--- AIM ---
Print each line exactly as it is given.

+--

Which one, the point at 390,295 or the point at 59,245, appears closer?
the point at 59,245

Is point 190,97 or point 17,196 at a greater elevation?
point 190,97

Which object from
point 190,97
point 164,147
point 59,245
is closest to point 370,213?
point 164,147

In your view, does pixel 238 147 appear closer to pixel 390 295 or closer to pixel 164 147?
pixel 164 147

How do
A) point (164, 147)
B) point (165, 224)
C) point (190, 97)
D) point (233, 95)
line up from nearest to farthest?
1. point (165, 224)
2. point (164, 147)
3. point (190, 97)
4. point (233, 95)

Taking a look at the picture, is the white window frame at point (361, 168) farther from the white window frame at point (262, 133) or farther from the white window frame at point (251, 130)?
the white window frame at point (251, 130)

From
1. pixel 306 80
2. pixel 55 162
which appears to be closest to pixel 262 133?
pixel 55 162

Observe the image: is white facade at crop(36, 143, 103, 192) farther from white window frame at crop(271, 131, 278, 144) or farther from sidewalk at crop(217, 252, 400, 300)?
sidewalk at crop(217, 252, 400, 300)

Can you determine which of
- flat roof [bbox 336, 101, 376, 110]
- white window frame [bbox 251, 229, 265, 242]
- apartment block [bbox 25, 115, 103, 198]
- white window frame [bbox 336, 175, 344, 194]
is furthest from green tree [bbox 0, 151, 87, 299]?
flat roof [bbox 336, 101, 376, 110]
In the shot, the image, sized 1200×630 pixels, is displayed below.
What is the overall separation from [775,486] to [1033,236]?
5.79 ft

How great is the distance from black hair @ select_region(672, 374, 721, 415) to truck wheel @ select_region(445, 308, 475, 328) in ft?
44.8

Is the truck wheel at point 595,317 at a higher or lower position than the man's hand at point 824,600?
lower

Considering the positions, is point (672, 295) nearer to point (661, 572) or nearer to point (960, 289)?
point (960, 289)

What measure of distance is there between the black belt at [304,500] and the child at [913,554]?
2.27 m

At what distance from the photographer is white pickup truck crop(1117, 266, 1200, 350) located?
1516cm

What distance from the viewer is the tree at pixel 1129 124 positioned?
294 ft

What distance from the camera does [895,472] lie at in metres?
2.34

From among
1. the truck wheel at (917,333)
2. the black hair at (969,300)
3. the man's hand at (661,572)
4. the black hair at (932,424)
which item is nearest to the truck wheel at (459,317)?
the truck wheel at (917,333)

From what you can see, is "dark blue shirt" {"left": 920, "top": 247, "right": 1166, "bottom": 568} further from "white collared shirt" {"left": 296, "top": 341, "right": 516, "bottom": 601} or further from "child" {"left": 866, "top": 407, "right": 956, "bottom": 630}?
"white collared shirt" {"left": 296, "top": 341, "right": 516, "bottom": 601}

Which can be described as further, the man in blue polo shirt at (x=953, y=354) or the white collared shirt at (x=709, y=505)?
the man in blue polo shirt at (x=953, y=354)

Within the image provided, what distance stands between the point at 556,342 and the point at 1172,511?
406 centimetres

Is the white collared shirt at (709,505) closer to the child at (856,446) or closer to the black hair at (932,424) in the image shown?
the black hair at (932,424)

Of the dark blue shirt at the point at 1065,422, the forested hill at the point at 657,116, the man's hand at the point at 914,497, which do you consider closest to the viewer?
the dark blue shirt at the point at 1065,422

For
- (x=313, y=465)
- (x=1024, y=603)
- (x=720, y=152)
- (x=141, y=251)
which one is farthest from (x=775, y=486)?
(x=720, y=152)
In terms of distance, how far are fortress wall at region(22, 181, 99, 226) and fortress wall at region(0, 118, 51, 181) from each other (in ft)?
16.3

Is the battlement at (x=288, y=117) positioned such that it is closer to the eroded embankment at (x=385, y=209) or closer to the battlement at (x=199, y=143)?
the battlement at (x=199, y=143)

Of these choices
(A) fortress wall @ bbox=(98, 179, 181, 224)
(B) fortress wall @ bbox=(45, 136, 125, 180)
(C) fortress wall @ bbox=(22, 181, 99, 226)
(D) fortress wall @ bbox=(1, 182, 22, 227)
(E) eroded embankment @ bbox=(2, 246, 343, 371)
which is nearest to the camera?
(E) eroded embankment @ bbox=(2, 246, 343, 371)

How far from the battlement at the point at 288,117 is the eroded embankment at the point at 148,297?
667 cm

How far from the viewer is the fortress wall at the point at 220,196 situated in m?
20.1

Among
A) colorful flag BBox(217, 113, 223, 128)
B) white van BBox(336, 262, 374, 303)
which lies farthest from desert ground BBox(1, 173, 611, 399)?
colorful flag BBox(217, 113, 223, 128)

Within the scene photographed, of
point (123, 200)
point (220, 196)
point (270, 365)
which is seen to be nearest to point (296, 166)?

+--

--- COMPLETE OUTPUT ---
Which one, the point at 390,295 or the point at 59,245, appears closer?
the point at 59,245

Is point 190,97 or point 17,196 at a greater elevation?
point 190,97

Which object from
point 190,97
point 164,147
point 59,245
is closest to point 370,213?
point 164,147

In your view, does pixel 238 147 appear closer to pixel 390 295 or closer to pixel 164 147?
pixel 164 147

How do
A) point (164, 147)
B) point (165, 224)
C) point (190, 97)
D) point (233, 95)
line up from nearest to farthest?
1. point (165, 224)
2. point (164, 147)
3. point (190, 97)
4. point (233, 95)

Taking a look at the picture, is the white window frame at point (361, 168) farther from the white window frame at point (262, 133) or farther from the white window frame at point (251, 130)?
the white window frame at point (251, 130)

From
1. pixel 306 80
2. pixel 55 162
which appears to be closest to pixel 262 133?
pixel 55 162

Observe the image: is white facade at crop(36, 143, 103, 192) farther from white window frame at crop(271, 131, 278, 144) or farther from sidewalk at crop(217, 252, 400, 300)?
sidewalk at crop(217, 252, 400, 300)

Can you determine which of
- flat roof [bbox 336, 101, 376, 110]
- white window frame [bbox 251, 229, 265, 242]
- apartment block [bbox 25, 115, 103, 198]
- white window frame [bbox 336, 175, 344, 194]
is furthest from green tree [bbox 0, 151, 87, 299]?
flat roof [bbox 336, 101, 376, 110]
In the shot, the image, sized 1200×630 pixels, is displayed below.
What is the overall separation from [775,486] to [1033,236]?
5.79 ft

How great is the distance from black hair @ select_region(672, 374, 721, 415) to truck wheel @ select_region(445, 308, 475, 328) in ft?
44.8

Is the truck wheel at point 595,317 at a higher or lower position than the man's hand at point 824,600?
lower

Considering the positions, is point (672, 295) nearer to point (661, 572) or nearer to point (960, 289)?
point (960, 289)

What measure of distance is there between the black belt at [304,500] and the child at [913,554]?
2.27 m

At what distance from the photographer is white pickup truck crop(1117, 266, 1200, 350) located?
1516cm

What distance from the viewer is the tree at pixel 1129 124 positioned?
294 ft

What distance from the camera does [895,472] lie at in metres?
2.34

From among
1. the truck wheel at (917,333)
2. the black hair at (969,300)
3. the man's hand at (661,572)
4. the black hair at (932,424)
which item is nearest to the truck wheel at (459,317)?
the truck wheel at (917,333)

From what you can see, is "dark blue shirt" {"left": 920, "top": 247, "right": 1166, "bottom": 568} further from "white collared shirt" {"left": 296, "top": 341, "right": 516, "bottom": 601} or further from "child" {"left": 866, "top": 407, "right": 956, "bottom": 630}?
"white collared shirt" {"left": 296, "top": 341, "right": 516, "bottom": 601}

Which can be described as further, the man in blue polo shirt at (x=953, y=354) or the white collared shirt at (x=709, y=505)?
the man in blue polo shirt at (x=953, y=354)

Within the image provided, what distance stands between the point at 556,342 and the point at 1172,511?
406 centimetres

Is the white collared shirt at (709,505) closer to the child at (856,446) or closer to the black hair at (932,424) in the image shown?
the black hair at (932,424)

Of the dark blue shirt at the point at 1065,422, the forested hill at the point at 657,116, the man's hand at the point at 914,497, which do you consider closest to the viewer?
the dark blue shirt at the point at 1065,422

For
- (x=313, y=465)
- (x=1024, y=603)
- (x=720, y=152)
- (x=141, y=251)
which one is farthest from (x=775, y=486)?
(x=720, y=152)
In terms of distance, how far are fortress wall at region(22, 181, 99, 226) and fortress wall at region(0, 118, 51, 181) from each other (in ft)?
16.3

Is the battlement at (x=288, y=117) positioned such that it is closer to the eroded embankment at (x=385, y=209) or closer to the battlement at (x=199, y=143)?
the battlement at (x=199, y=143)

Of these choices
(A) fortress wall @ bbox=(98, 179, 181, 224)
(B) fortress wall @ bbox=(45, 136, 125, 180)
(C) fortress wall @ bbox=(22, 181, 99, 226)
(D) fortress wall @ bbox=(1, 182, 22, 227)
(E) eroded embankment @ bbox=(2, 246, 343, 371)
which is nearest to the camera?
(E) eroded embankment @ bbox=(2, 246, 343, 371)

How far from the battlement at the point at 288,117 is the eroded embankment at the point at 148,297?
667 cm

How far from the viewer is the fortress wall at the point at 220,196 situated in m?
20.1

Among
A) colorful flag BBox(217, 113, 223, 128)
B) white van BBox(336, 262, 374, 303)
which lies farthest from desert ground BBox(1, 173, 611, 399)?
colorful flag BBox(217, 113, 223, 128)

Within the scene photographed, of
point (123, 200)
point (220, 196)
point (270, 365)
which is seen to be nearest to point (296, 166)?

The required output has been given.